ACTION ITEM ::
Set every entry down again precisely.

[Collection entries]
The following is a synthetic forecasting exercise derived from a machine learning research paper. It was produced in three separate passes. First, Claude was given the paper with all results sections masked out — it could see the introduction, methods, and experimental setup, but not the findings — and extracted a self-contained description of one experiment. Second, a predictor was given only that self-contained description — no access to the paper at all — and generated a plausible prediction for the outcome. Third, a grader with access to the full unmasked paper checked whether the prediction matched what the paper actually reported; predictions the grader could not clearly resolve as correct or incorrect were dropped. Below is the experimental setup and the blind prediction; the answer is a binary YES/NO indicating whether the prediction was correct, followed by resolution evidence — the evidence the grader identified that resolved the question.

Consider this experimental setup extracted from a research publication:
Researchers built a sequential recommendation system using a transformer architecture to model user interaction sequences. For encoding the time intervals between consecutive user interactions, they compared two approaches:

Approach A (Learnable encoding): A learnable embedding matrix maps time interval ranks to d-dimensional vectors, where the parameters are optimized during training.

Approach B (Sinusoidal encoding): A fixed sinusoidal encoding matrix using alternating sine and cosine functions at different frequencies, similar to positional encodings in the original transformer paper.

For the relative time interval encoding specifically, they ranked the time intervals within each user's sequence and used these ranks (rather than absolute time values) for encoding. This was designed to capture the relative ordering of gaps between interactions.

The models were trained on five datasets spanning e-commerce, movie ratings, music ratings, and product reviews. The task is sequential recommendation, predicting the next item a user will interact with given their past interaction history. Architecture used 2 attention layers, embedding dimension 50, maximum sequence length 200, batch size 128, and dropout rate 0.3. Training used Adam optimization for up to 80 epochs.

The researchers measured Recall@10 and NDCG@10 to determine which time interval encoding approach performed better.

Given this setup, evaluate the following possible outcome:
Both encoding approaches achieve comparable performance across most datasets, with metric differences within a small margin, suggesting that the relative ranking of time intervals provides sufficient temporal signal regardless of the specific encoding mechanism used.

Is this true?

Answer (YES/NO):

RESPONSE ::
The following is a synthetic forecasting exercise derived from a machine learning research paper. It was produced in three separate passes. First, Claude was given the paper with all results sections masked out — it could see the introduction, methods, and experimental setup, but not the findings — and extracted a self-contained description of one experiment. Second, a predictor was given only that self-contained description — no access to the paper at all — and generated a plausible prediction for the outcome. Third, a grader with access to the full unmasked paper checked whether the prediction matched what the paper actually reported; predictions the grader could not clearly resolve as correct or incorrect were dropped. Below is the experimental setup and the blind prediction; the answer is a binary YES/NO indicating whether the prediction was correct, followed by resolution evidence — the evidence the grader identified that resolved the question.

Consider this experimental setup extracted from a research publication:
Researchers built a sequential recommendation system using a transformer architecture to model user interaction sequences. For encoding the time intervals between consecutive user interactions, they compared two approaches:

Approach A (Learnable encoding): A learnable embedding matrix maps time interval ranks to d-dimensional vectors, where the parameters are optimized during training.

Approach B (Sinusoidal encoding): A fixed sinusoidal encoding matrix using alternating sine and cosine functions at different frequencies, similar to positional encodings in the original transformer paper.

For the relative time interval encoding specifically, they ranked the time intervals within each user's sequence and used these ranks (rather than absolute time values) for encoding. This was designed to capture the relative ordering of gaps between interactions.

The models were trained on five datasets spanning e-commerce, movie ratings, music ratings, and product reviews. The task is sequential recommendation, predicting the next item a user will interact with given their past interaction history. Architecture used 2 attention layers, embedding dimension 50, maximum sequence length 200, batch size 128, and dropout rate 0.3. Training used Adam optimization for up to 80 epochs.

The researchers measured Recall@10 and NDCG@10 to determine which time interval encoding approach performed better.

Given this setup, evaluate the following possible outcome:
Both encoding approaches achieve comparable performance across most datasets, with metric differences within a small margin, suggesting that the relative ranking of time intervals provides sufficient temporal signal regardless of the specific encoding mechanism used.

Is this true?

Answer (YES/NO):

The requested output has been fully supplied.